• **ENTRIES PROVIDED**
- - -

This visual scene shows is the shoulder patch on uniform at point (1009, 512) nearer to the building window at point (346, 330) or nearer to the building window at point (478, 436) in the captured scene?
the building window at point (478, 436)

- - -

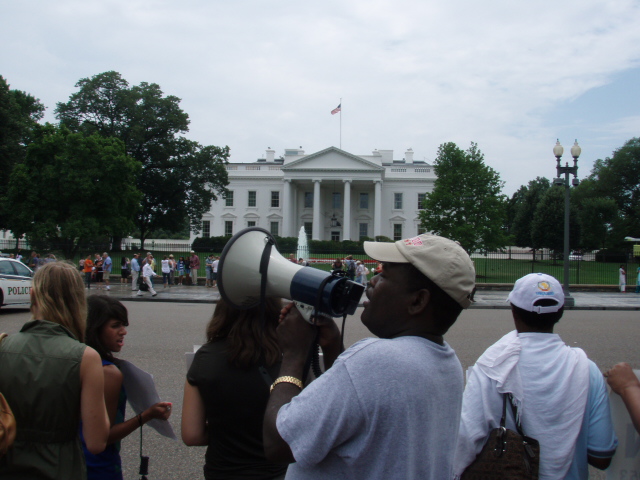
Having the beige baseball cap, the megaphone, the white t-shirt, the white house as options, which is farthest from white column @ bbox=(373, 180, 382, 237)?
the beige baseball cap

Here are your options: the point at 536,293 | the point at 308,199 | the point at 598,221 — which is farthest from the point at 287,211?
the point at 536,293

- - -

• **WHAT TO WORK ON**
Return every line of the items above that contains the word "beige". Case counts.

• **TASK RESULT**
Having the beige baseball cap, the megaphone, the white t-shirt, the white house as options, which is farthest from white column @ bbox=(373, 180, 382, 237)?
the beige baseball cap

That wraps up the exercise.